The March 24 regulation involves chloroquine and hydroxychloroquine, drugs long in use to treat malaria, lupus and rheumatoid arthritis that are now undergoing clinical trials for COVID-19 treatment. The drugs have been touted by President Donald Trump, despite potential health risks and inconclusive evidence that they are effective against the new coronavirus.

Sisolak’s regulation prohibited prescribing the drugs for patients with COVID-19 outside of a hospital setting. Doctors were allowed to continue to prescribe them to hospitalized COVID-19 patients at their discretion. The governor signed it at the urging of the state Board of Pharmacy because of reports that the drugs were being hoarded.

The 63-page complaint was filed against Sisolak, Nevada, the pharmacy board and the state’s chief medical officer, Dr. Ihsan Azzam. It states that “the practice of medicine in Nevada is not limited to the hospital setting — it occurs no matter where the physician meets the patient.”

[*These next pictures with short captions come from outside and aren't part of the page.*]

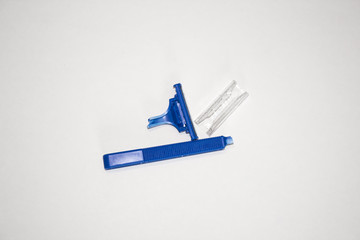 broken single-use blue manual shaving machine on white background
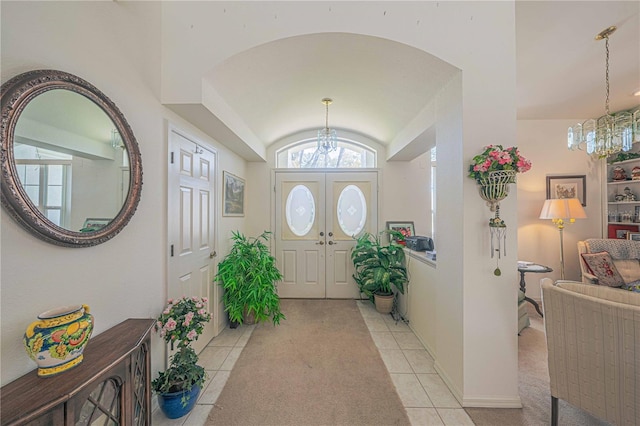 entrance foyer with an inviting chandelier, plenty of natural light, vaulted ceiling, and light tile patterned flooring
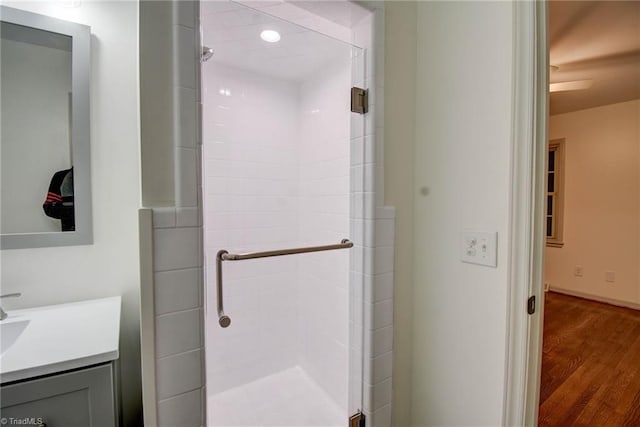 bathroom with hardwood / wood-style floors, vanity, and a shower with shower door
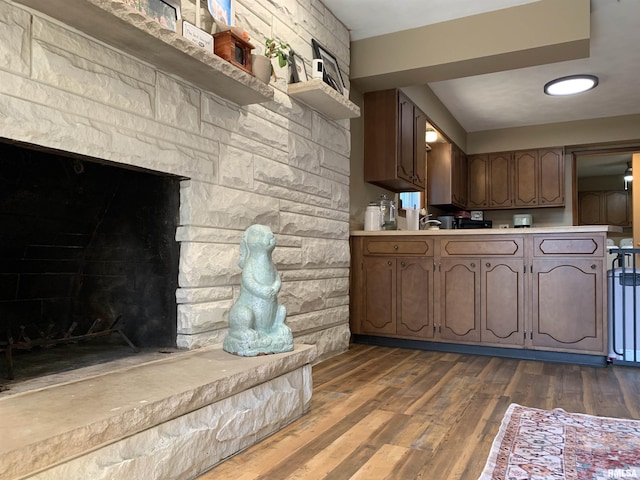 kitchen featuring light countertops and dark wood-style flooring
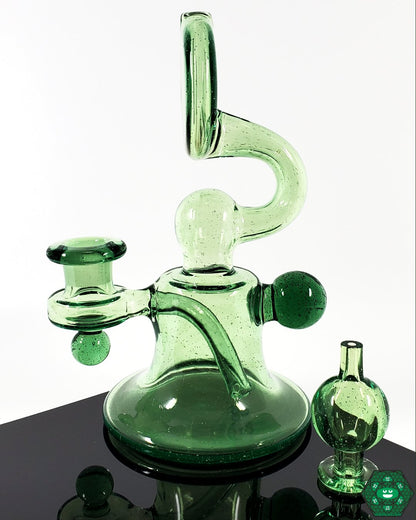 Snafu Glass Voyager Green – Compact 6.25” UV-activated glass rig with matching bubble cap, perfect for smooth, consistent hits.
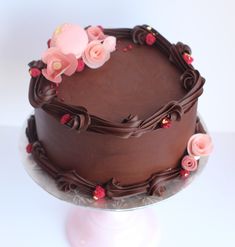 a chocolate cake with pink flowers on top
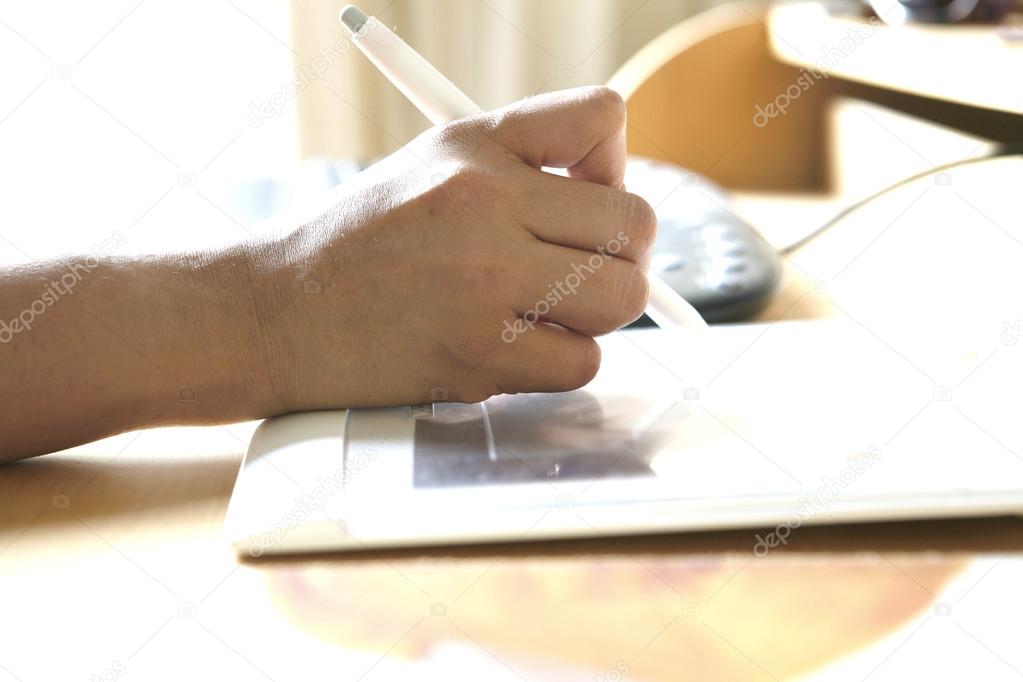 Hand holding stylus pen while working on tablet attached to computer.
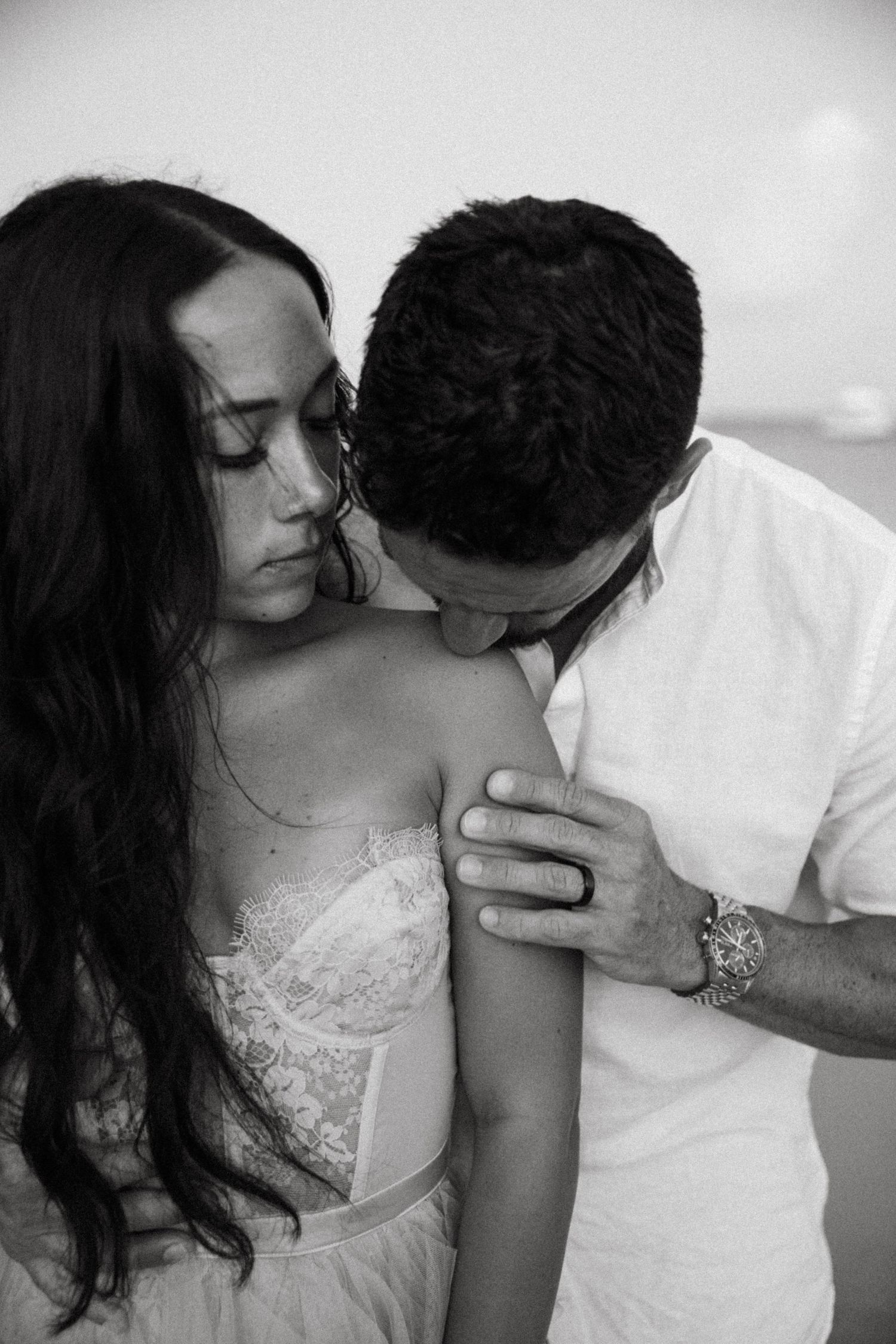 Intimate black and white portrait of couple in romantic embrace.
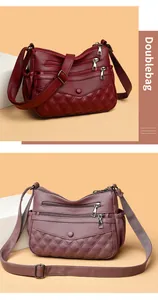 Détail du sac à bandoulière en cuir souple avec poches zippées et motif matelassé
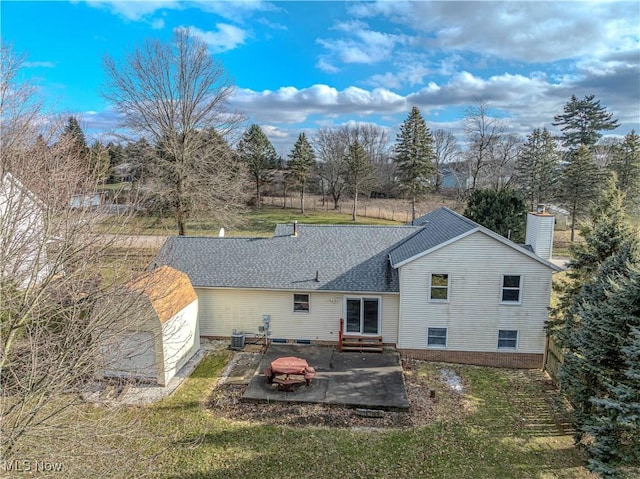 rear view of property featuring entry steps, central AC, roof with shingles, a chimney, and a patio area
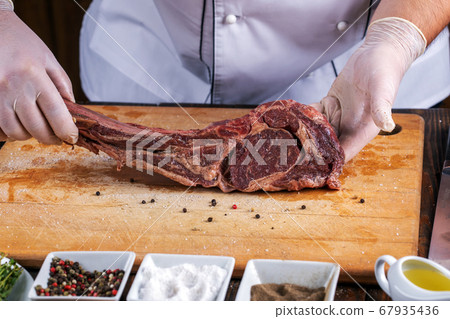 The chef prepares meat steak in his hands The chef prepares meat steak in his hands 67935436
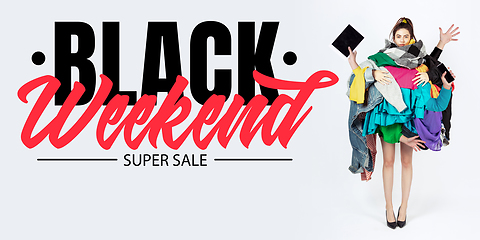 Image showing Woman addicted of sales and clothes, black weekend, sales concept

The suit says that a primary care physician “may be the one able to most accurately recognize an immediate and significant decline in a patient’s health and suggest therapeutic intervention when it is needed most. … And with COVID-19, if the therapeutic window is missed, there is likely no second chance.”

According to the National Institutes of Health, hydroxychloroquine “has demonstrated antiviral activity” that could make it effective in the treatment of COVID-19 but is “not without risks,” including heart arrhythmia, seizures, skin reactions, and lowered blood sugar.

Bruce Fong, president of the Nevada Osteopathic Medical Association, wrote in a March 28 letter to members that the potential benefits outweigh the risks.

Gilbert called Sisolak’s regulation a “ridiculous knee-jerk political reaction” and “borderline criminal.”

A representative of the governor’s emergency COVID-19 response team did not return requests for comment Tuesday. Officials with the pharmacy board and the Nevada Department of Health and Human Services could not be reached.